Instant Pot® Coconut-Curry Lentils with Tofu & Vegetables
Prep: 15 minutes plus preheating and standing
Cook: 19 minutes • Serves: 8
2 tablespoons vegetable oil
2 cans (13.66 fluid ounces each) lite unsweetened coconut milk
3 tablespoons light brown sugar
3 tablespoons red curry paste
2 tablespoons fish sauce
1 package (16 ounces) brown lentils, rinsed
1 package (16 ounces) carrot chips
1 package (3.5 ounces) sliced shiitake mushrooms
1 medium red bell pepper, cut into 1/4-inch-thick slices (1 cup)
1 tablespoon fresh lime juice
Chopped fresh basil for garnish (optional)
1.Wrap tofu with paper towels and place on a plate; top with a second plate and weigh down with a heavy object. Let tofu stand 15 minutes; cut into 1-inch cubes.
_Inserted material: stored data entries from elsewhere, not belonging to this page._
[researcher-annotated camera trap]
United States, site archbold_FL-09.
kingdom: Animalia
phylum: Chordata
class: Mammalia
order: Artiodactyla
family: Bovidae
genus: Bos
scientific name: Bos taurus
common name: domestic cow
2.Set 5-quart Instant Pot to Sauté-Normal setting; once hot, add oil and tofu. Cook 5 minutes or until lightly browned, turning once; transfer tofu to plate with slotted spoon. Add coconut milk; cook 2 minutes, scraping browned bits from bottom of Instant Pot with wooden spoon. Whisk in brown sugar, curry paste, fish sauce and 1/2 cup water; stir in lentils, carrots and mushrooms. Place lid on Instant Pot and close pressure valve; pressure cook on high 12 minutes.
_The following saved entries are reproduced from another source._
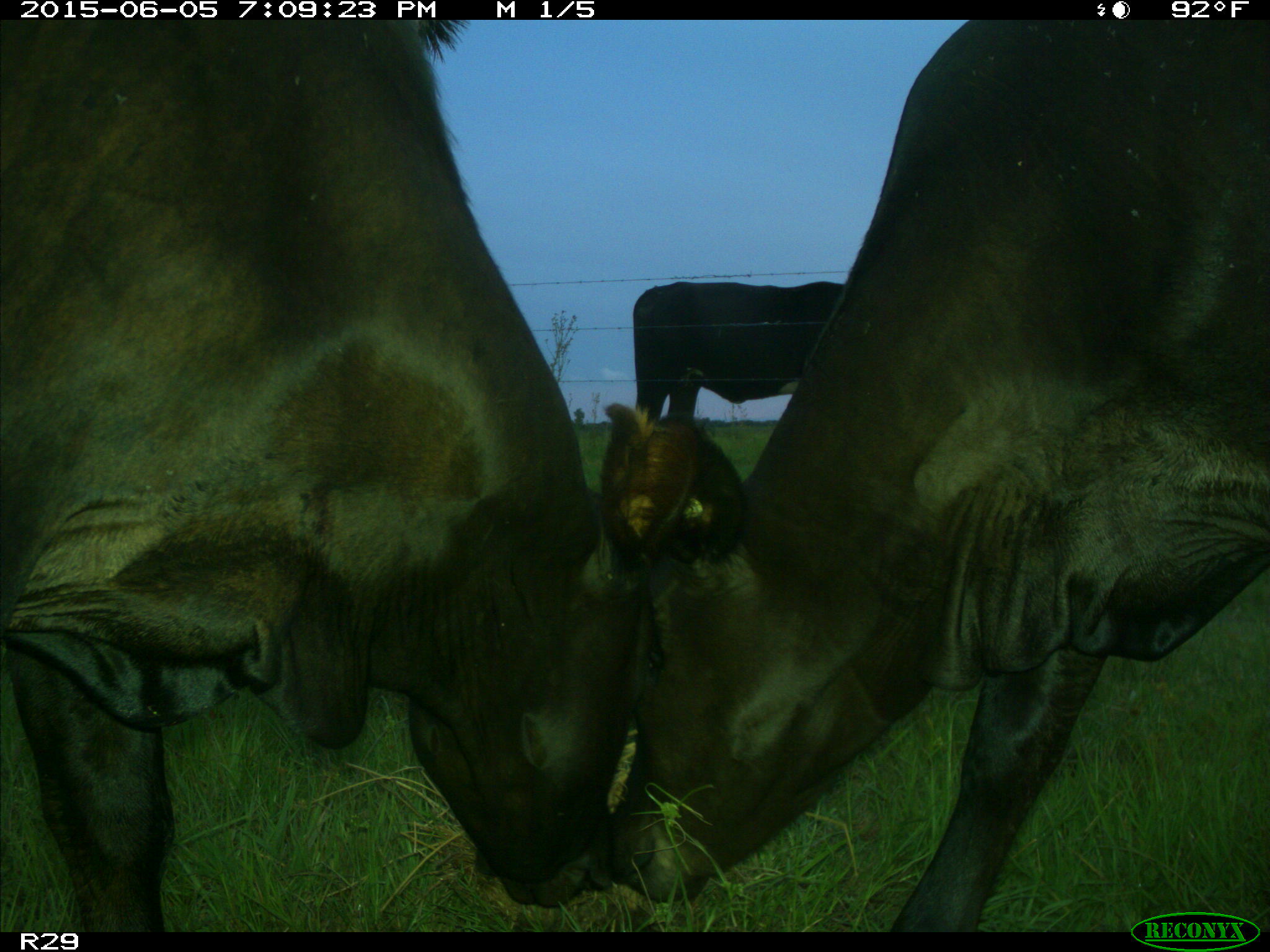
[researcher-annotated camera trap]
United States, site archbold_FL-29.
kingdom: Animalia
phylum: Chordata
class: Mammalia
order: Artiodactyla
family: Bovidae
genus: Bos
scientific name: Bos taurus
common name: domestic cow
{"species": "Bos taurus (domestic cow)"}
3.Quick release pressure; remove lid. Fold in peppers and tofu; replace lid and let stand 5 minutes. Remove lid; stir in lime juice. Serve garnished with basil, if desired.
Approximate nutritional values per serving:
392 Calories, 13g Fat (6g Saturated), 0mg Cholesterol,
733mg Sodium, 48g Carbohydrates, 16g Fiber, 22g Protein
For al dente lentils, in step 2, pressure cook only 10 minutes instead of 12 minutes.